The Clare County Library website provides a huge resource for people interested in the time she says, with details of the names of those who died in the aftermath of the blight and in many instances some information about how they passed.
“They have records from the Kilrush workhouse, just hundreds and hundreds of names of people who died in one year alone. I tried to count them but there were too many.
“But for part of 1850 and part of 1851 I took three surnames that’d be popular in the area, Keane, McMahon and McInerney. With just those three surnames alone, in one workhouse, in one county in one year there were 150 deaths. Entire families must have died.”
She says many of those who died were children, while adults were dying terrible deaths, left weakened by the dearth of food.
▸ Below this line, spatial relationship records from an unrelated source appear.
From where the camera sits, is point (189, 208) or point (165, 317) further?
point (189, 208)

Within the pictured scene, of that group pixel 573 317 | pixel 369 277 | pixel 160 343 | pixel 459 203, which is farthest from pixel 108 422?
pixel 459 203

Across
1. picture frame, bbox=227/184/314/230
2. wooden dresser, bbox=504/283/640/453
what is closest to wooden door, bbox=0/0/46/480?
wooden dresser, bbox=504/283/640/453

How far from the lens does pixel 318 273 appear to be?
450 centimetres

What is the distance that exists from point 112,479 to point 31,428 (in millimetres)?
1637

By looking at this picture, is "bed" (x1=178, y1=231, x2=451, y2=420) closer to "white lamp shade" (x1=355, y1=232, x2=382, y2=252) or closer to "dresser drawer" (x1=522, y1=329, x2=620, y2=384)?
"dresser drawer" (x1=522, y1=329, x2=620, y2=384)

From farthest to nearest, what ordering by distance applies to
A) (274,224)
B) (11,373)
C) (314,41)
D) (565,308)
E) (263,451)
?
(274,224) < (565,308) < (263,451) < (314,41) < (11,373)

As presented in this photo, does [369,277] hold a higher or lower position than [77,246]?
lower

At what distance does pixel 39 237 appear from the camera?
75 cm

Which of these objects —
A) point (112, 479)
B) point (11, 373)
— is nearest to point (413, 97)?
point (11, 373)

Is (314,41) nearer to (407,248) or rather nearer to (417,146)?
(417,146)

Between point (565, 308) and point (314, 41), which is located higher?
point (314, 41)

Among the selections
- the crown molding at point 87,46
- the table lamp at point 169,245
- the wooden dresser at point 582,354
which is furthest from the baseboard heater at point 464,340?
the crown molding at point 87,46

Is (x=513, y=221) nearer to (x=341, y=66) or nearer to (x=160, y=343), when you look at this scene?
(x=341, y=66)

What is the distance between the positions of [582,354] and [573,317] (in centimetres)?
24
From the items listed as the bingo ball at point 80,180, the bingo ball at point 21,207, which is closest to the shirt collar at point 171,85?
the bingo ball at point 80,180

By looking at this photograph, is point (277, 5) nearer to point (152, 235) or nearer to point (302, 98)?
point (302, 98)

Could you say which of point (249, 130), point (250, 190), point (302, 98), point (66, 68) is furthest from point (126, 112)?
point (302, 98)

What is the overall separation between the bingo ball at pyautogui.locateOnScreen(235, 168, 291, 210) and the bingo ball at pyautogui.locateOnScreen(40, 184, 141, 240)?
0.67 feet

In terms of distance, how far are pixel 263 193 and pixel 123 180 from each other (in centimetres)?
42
“A 50-year-old woman who died was described as a feeble old woman. A 50 year old man was found at the side of the road unable to speak, because he was so weak.
“When you start reading that sort of material it’s hard not to be completely fascinated by it, trying to imagine those lives in places we all know, those were the lives that people were living 170 years ago.”
For much of the writing she was confined to Dublin, with Covid-19 meaning travel restrictions were in place.
However, she did eventually get to travel to west Clare, where she tried to imagine what might have been happening during Famine times.
“Sometimes I think you need to walk around, look at the landscape and imagine what it might have been like 170 years ago. You look afresh at old collections of stones and stuff, and wonder if these were houses, who lived here, what happened to them, where did they go, all of those questions.”
Rachael was writing about two women who become fully aware of the scale of the devastation of the Famine, just as she was learning about the subject herself.
“I did find it easy to imagine that if you thought you had a personal connection how you would become a bit obsessed and it’d maybe change your perspective on your own life.”
Part of the novel is about how people share common experiences across generations, with the three characters having a certain commonality of experience.
“One part of the story is talking about the huge differences between life then and now, but it’s also talking about what the three women have in common.”
While the Famine is the background to The Letter Home, she says it is still a hopeful novel and there is humour within it.
“It’s dark at times because it’s impossible for it not to be. But I’d like to think that it’s ultimately hopeful.
“I would also like to think that certainly as far as Jessie’s story is concerned, because she’s a fairly lively character and she’s adjusting to being at home after years of living in Dublin, I’d like to think that there’s humour in Jessie’s story and her view of the world.”